**SUPPLIED DATA:**
<<<<
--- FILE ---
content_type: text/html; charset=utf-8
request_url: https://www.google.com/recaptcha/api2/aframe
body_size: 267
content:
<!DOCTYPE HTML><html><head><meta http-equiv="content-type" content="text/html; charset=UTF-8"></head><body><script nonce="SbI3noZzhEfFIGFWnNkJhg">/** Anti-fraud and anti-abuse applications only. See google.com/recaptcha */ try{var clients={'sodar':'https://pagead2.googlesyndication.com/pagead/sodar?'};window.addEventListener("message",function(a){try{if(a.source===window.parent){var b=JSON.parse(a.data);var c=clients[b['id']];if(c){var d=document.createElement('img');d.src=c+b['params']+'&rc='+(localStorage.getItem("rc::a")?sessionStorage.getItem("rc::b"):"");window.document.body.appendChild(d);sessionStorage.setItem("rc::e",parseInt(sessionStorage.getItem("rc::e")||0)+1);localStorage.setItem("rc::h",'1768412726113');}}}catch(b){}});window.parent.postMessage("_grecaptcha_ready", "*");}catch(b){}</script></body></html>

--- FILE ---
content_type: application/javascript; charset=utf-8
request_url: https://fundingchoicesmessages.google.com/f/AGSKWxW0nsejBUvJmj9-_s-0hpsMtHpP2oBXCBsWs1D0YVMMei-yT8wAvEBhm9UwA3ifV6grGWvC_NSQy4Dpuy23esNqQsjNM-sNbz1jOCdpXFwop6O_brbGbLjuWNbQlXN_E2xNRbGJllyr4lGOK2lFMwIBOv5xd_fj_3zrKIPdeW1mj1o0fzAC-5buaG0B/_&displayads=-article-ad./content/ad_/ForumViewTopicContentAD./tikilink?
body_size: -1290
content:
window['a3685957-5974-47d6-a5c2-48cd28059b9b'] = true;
>>>>
**EXERCISE REQUIREMENTS:** For each line in the records that holds "text", show that line as it stands.

**ANSWER TO THIS EXERCISE:**
content_type: text/html; charset=utf-8
<!DOCTYPE HTML><html><head><meta http-equiv="content-type" content="text/html; charset=UTF-8"></head><body><script nonce="SbI3noZzhEfFIGFWnNkJhg">/** Anti-fraud and anti-abuse applications only. See google.com/recaptcha */ try{var clients={'sodar':'https://pagead2.googlesyndication.com/pagead/sodar?'};window.addEventListener("message",function(a){try{if(a.source===window.parent){var b=JSON.parse(a.data);var c=clients[b['id']];if(c){var d=document.createElement('img');d.src=c+b['params']+'&rc='+(localStorage.getItem("rc::a")?sessionStorage.getItem("rc::b"):"");window.document.body.appendChild(d);sessionStorage.setItem("rc::e",parseInt(sessionStorage.getItem("rc::e")||0)+1);localStorage.setItem("rc::h",'1768412726113');}}}catch(b){}});window.parent.postMessage("_grecaptcha_ready", "*");}catch(b){}</script></body></html>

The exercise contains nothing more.